Walk past any street corner or backyard fiesta in the Philippines and you will smell it first — sweet, smoky, garlicky chicken skewers charring over coals, lacquered in a glossy soy-and-citrus glaze until the edges go sticky and caramelized. These inihaw-style chicken BBQ skewers are the real deal: juicy chicken thighs soaked overnight in a sweet-salty-tangy marinade of garlic, soy, lemon, and ketchup, then grilled and basted again and again until every piece is glazed and lightly charred. Our version swaps the brown sugar for Jaca (100% pure allulose) at double the amount — 2/3 cup of granular Jaca in place of 1/3 cup of conventional brown sugar in the marinade, and the same swap again in the basting sauce — so the skewers turn out just as sweet, sticky, and caramelized with no added sugar and no aftertaste. Allulose dissolves into the marinade exactly like brown sugar and browns beautifully on the grill, just a touch faster, so grill over medium heat and keep an eye on the char near the end. Adapted from Salu Salo Recipes. This is a Jaca-adjusted healthier version.
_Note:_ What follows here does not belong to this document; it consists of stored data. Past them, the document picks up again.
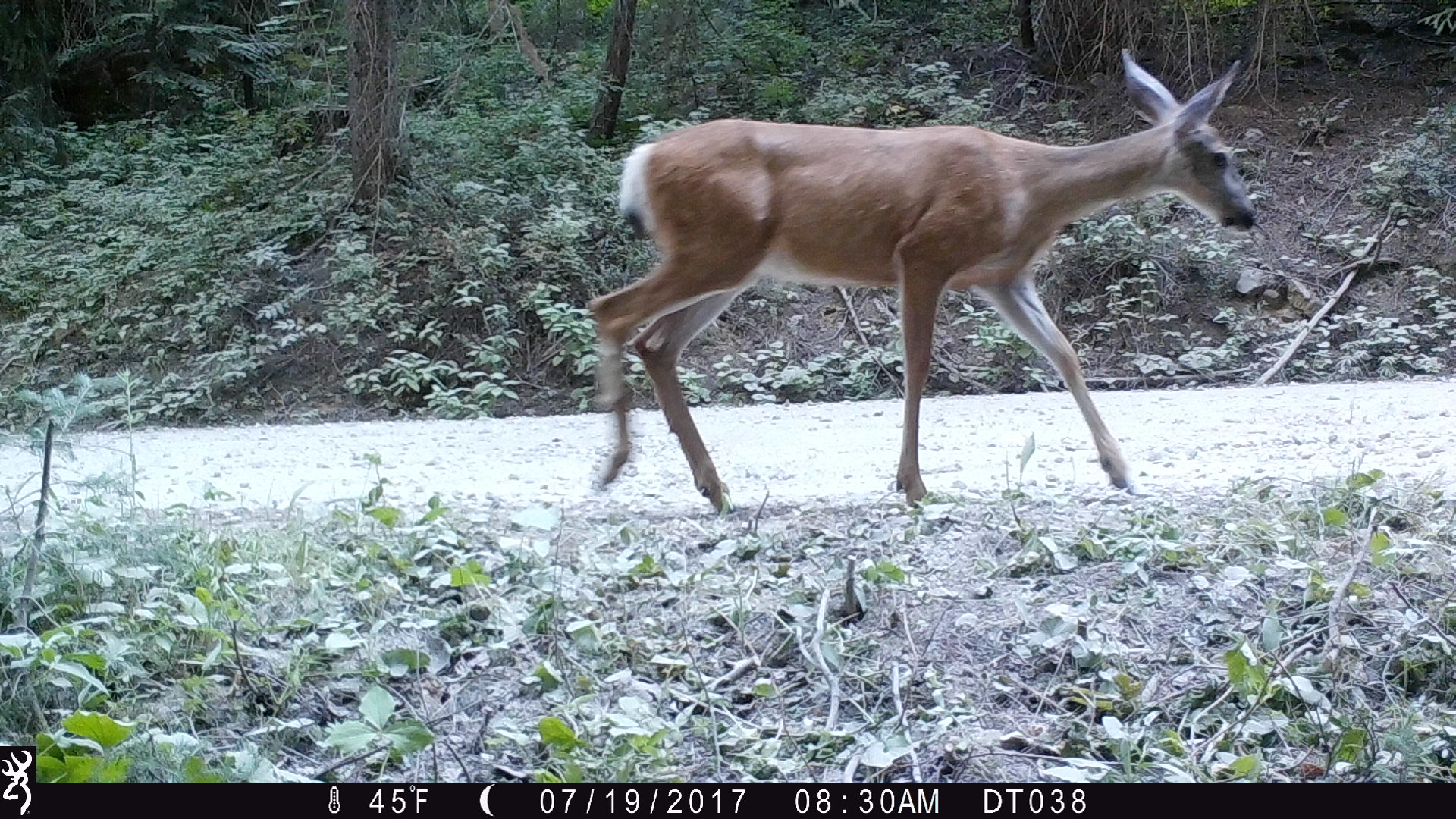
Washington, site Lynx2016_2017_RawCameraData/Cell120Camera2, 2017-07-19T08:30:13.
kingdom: Animalia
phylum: Chordata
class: Mammalia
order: Artiodactyla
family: Cervidae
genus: Odocoileus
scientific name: Odocoileus hemionus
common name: mule deer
Odocoileus hemionus (mule deer). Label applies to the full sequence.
Filipino Chicken BBQ Skewers with Jaca
Prep Time
15 min
Cook Time
12 min
Servings
10

Ingredients

  • 4 pounds boneless skinless chicken thighs (about 20 pieces)
  • 1 head garlic (chopped)
  • 1/4 cup lemon juice (for the marinade)
  • 1/2 cup soy sauce (for the marinade)
  • 2/3 cup Jaca (allulose), granular (for the marinade — replaces 1/3 cup of conventional brown sugar at the 2x ratio, with no added sugar and no aftertaste)
  • 1/2 cup ketchup (for the marinade)
  • 2 tablespoons sweet chili sauce (for the marinade)
  • 20 bamboo skewers (soaked in water for at least 1 hour so they do not burn)
  • 1/2 cup soy sauce (for the basting sauce)
  • 2/3 cup Jaca (allulose), granular (for the basting sauce — replaces another 1/3 cup of conventional brown sugar at the 2x ratio)
  • 1/2 cup ketchup (for the basting sauce)
  • 1/4 cup sweet chili sauce (for the basting sauce)

Sweetener Used

1 1/3 cups granular Jaca (2/3 cup marinade + 2/3 cup basting sauce) Allulose

Replaces: 2/3 cup brown sugar

Instructions

  1. 1

    Make the marinade: in a large bowl or gallon ziplock bag, combine the chopped garlic, lemon juice, 1/2 cup soy sauce, 2/3 cup granular Jaca, 1/2 cup ketchup, and 2 tablespoons sweet chili sauce. Stir until the Jaca fully dissolves — it dissolves into the marinade just like brown sugar.

  2. 2

    Add the chicken thighs, seal or cover, and massage to coat every piece. Refrigerate overnight (or at least 4 hours for good flavor).

  3. 3

    Soak the bamboo skewers in water for at least 1 hour before grilling so they do not catch fire over the coals.

  4. 4

    Make the basting sauce in a separate bowl: stir together 1/2 cup soy sauce, 2/3 cup granular Jaca, 1/2 cup ketchup, and 1/4 cup sweet chili sauce until smooth and the Jaca has dissolved. Keep this separate from the raw marinade.

  5. 5

    Thread one marinated chicken thigh onto each soaked skewer. Discard the used marinade.

  6. 6

    Preheat the grill to medium heat. Allulose caramelizes a touch faster than conventional sugar, so medium — not high — keeps the glaze from scorching before the chicken cooks through.

  7. 7

    Grill the skewers, turning and brushing generously with the basting sauce every few minutes, until the chicken is charred at the edges and cooked through (165°F internal), about 10 to 12 minutes. Watch closely near the end, since Jaca browns faster than conventional sugar.

  8. 8

    Transfer to a platter, give them one last brush of basting sauce, and serve hot with steamed rice.

Pro Tips

  • Marinate overnight for the deepest flavor — the longer the chicken soaks, the more the sweet-salty-tangy marinade penetrates.
  • Soak bamboo skewers in water for at least 1 hour so they do not catch fire on the grill.
  • Make a separate batch of basting sauce and never baste with marinade that touched raw chicken — that is what the dedicated basting bowl is for.
  • Jaca caramelizes faster than conventional sugar, so grill over medium (not high) heat and watch for the char in the last few minutes.
  • Use chicken thighs, not breast — thighs stay juicy on the grill, while lean breast dries out unless you watch it closely.